Sovyetli savaşçının ruhundaki yaralar birikti. Ordu ve güvenlik teşkilatında, kilisede ve üniversite çevrelerinde pek çok kişi Rusya'nın kendisi için korkuyordu.
Dugin, bu korkuyu yaşayanlar ve büyük intikamı dört gözle bekleyenler arasındaydı. Ukrayna'daki savaş, onlar için büyük değişimi kutlama fırsatıydı. Bilhassa Putin, Ukrayna’nın yapay veya icat edilmiş bir devlet olduğu savunucularına katıldıktan sonra Dugin, hemen tüm Ukrayna'nın ilhakı için çağrıda bulundu. Ancak Ukrayna savaşı uzadı ve bunun Putin ve Dugin gibilerde daha fazla yara açtığına inananlar var.
Putin'in ruhunu ve gücünü restore ettiği Rus ordusunun ünü, birçok kişinin savaşın bir yıldırım savaşı olacağına inanmasına neden oldu. Bu bağlamda korkunç bir istihbarat başarısızlığından bahsedenler var. Rus istihbarat servislerinin Ukrayna rejiminin hızla çökeceği, Zelenskiy’nin boyun eğip gideceği, Kiev'in çabucak Rus ordusunun ya da başkentin boyun eğeceğini garanti edip güvenliğini satın alan Moskova'ya sadık bir adamın eline geçeceği tahmininde bulunduğu söyleniyor.
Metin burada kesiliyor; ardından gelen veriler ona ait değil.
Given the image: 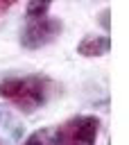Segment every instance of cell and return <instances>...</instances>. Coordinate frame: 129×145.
I'll return each instance as SVG.
<instances>
[{"mask_svg":"<svg viewBox=\"0 0 129 145\" xmlns=\"http://www.w3.org/2000/svg\"><path fill=\"white\" fill-rule=\"evenodd\" d=\"M52 88H54V84L45 75L7 77L0 82V97L11 102L23 113H32L52 97Z\"/></svg>","mask_w":129,"mask_h":145,"instance_id":"1","label":"cell"},{"mask_svg":"<svg viewBox=\"0 0 129 145\" xmlns=\"http://www.w3.org/2000/svg\"><path fill=\"white\" fill-rule=\"evenodd\" d=\"M100 131L97 116H75L61 122L54 131H48L52 145H95Z\"/></svg>","mask_w":129,"mask_h":145,"instance_id":"2","label":"cell"},{"mask_svg":"<svg viewBox=\"0 0 129 145\" xmlns=\"http://www.w3.org/2000/svg\"><path fill=\"white\" fill-rule=\"evenodd\" d=\"M61 20L54 16H43V18H27L23 29H20V45L27 50H38L45 48L48 43H52L59 34H61Z\"/></svg>","mask_w":129,"mask_h":145,"instance_id":"3","label":"cell"},{"mask_svg":"<svg viewBox=\"0 0 129 145\" xmlns=\"http://www.w3.org/2000/svg\"><path fill=\"white\" fill-rule=\"evenodd\" d=\"M111 50V39L109 36H100V34H91L84 36L77 43V52L81 57H102Z\"/></svg>","mask_w":129,"mask_h":145,"instance_id":"4","label":"cell"},{"mask_svg":"<svg viewBox=\"0 0 129 145\" xmlns=\"http://www.w3.org/2000/svg\"><path fill=\"white\" fill-rule=\"evenodd\" d=\"M50 5H52V0H29L27 9H25V16L27 18H43V16H48Z\"/></svg>","mask_w":129,"mask_h":145,"instance_id":"5","label":"cell"},{"mask_svg":"<svg viewBox=\"0 0 129 145\" xmlns=\"http://www.w3.org/2000/svg\"><path fill=\"white\" fill-rule=\"evenodd\" d=\"M45 134H48V131H36V134L27 136V140H25L23 145H45Z\"/></svg>","mask_w":129,"mask_h":145,"instance_id":"6","label":"cell"},{"mask_svg":"<svg viewBox=\"0 0 129 145\" xmlns=\"http://www.w3.org/2000/svg\"><path fill=\"white\" fill-rule=\"evenodd\" d=\"M109 14H111L109 9H102V11H100V25L106 27V32H109Z\"/></svg>","mask_w":129,"mask_h":145,"instance_id":"7","label":"cell"},{"mask_svg":"<svg viewBox=\"0 0 129 145\" xmlns=\"http://www.w3.org/2000/svg\"><path fill=\"white\" fill-rule=\"evenodd\" d=\"M16 2H18V0H0V16H2L7 9H11Z\"/></svg>","mask_w":129,"mask_h":145,"instance_id":"8","label":"cell"}]
</instances>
Başlangıcından 6 ay sonra savaş, maliyetli ve uzayacak gibi görünüyor. Kırım'ı Rus-Ukrayna çatışmasına yeniden bağlayan son saldırılar, Rus savaş gemisi "Moskova"nın batırılması yarasına şüphesiz yeni bir yara ekledi. Rus ordusunun kontrol ettiği bölgelerdeki direniş operasyonları, çatışmaya başka bir boyut kazandırıyor. Batı silahları, Ukrayna ordusunun direnç gücünü katladı ve atış alanından daha uzak yerleri hedef almasına yardımcı oldu. Batılı uzmanların, Ukrayna ordusunu ezmekten aciz olan Rus ordusunun NATO ile doğrudan bir çatışmaya giremeyeceğine dair sözleri yeni bir yara açıyor. Yara ile birlikte Amerikan hegemonyasından kaçan Putin'in ülkesini Çin devine bağımlı hale getirdiği de söyleniyor.
Putin, zaferden bahsetmesine olanak tanıyacak bir anlaşmayı dünyaya kabul ettirmek için sert Avrupa kışı üzerine bahis mi oynuyor? Büyük dönüşümü bugün tamamlamaya sıkı sıkı bağlı mı kalacak, yoksa onurlu bir çıkışı mı kabul edecek? Putin'in zafer kazandığı duygusuna kapılması tehlikeli. Yenildiği duygusuna kapılması ise daha da tehlikeli olacak. Dünyanın kaderi, bir adamın kafasından geçenlere bağlı ve dünya Dugin'in kanının ve Putin'in yaralarının bedelini ödemeli.